How We Made the New RookieOven Website

A look at the technical side of the brand new RookieOven website.

Michael Hayes | Sunday September 2nd 2018

How We Made the New RookieOven Website image

This is the fresh new 2018 edition of RookieOven.com. In my last post, I talked about ‘why’ we had built a new site and some of our thinking behind the structure. But I also think its interesting ‘how’ we got here.

The Legacy

RookieOven started out life in 2011 as a Wordpress website. I was a student at the time and Wordpress was the easiest and most cost-effective way to get a blog going. That’s what RookieOven was, it was just me writing about experiences in Scottish tech.

The site was redeveloped in 2015 when we opened the coworking space in Govan and one thing was clear - it wouldn't be built in Wordpress again. I used the Jekyll, the static site generator. My thinking was something without a server underneath would be easier to host, less management and we could still benefit from an easy to manage website.

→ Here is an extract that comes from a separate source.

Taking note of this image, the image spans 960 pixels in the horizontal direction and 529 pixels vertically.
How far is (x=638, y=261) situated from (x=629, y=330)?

A static site ran out of steam for us and caused some problems. Starting with the problems; by using Jekyll I figured we could use GitHub as a sort of CMS. Contributors could do pull requests, the site could be improved by the community and anyone interested could reuse the site for free. The reality was it was just too cumbersome, our number of guest posts fell and there wasn’t the interest within the community in working on building the site. The value of community contributions is in the content, not the build.

Jekyll also ran out of steam, as we added parts to what we do such as the job board and the academy, the site became a limiting factor and that forced us into this ground-up rewrite.

The New Stack

The site is made up of three key elements:

Why Rails? Development speed. I doubt RookieOven will ever hit a point where we encounter scaling issues through Rails or we have more than our core team working on the code base so Rails was an easy choice. There’s a stack of gems out there we can rely on (like a Prismic API Client) that made development much faster than alternatives (looking at you Wordpress).

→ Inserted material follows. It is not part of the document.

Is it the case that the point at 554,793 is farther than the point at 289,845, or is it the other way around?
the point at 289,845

Prismic is our CMS. It’s both powerful and easy to use. It allows us to update content with ease, have site previews, editorial workflows and it gives us the power to implement a simple page builder which has given flexibility for any new endeavours RookieOven might enter into.

The last piece of the puzzle was Startup Framework from DesignModo. Startup Framework is an easy to use CSS framework for landing pages and with their slices and generator, it made it very quick for us to iterate and plan out the website structure.

The Future

This marks the third major redevelopment of the RookieOven website. The first version lasted from 2011-2015 and the second 2015-2018. I hope this new codebase will last at least as long.

The flexibility and power of our stack and the tools we’ve chosen should hopefully put us in good stead going forward.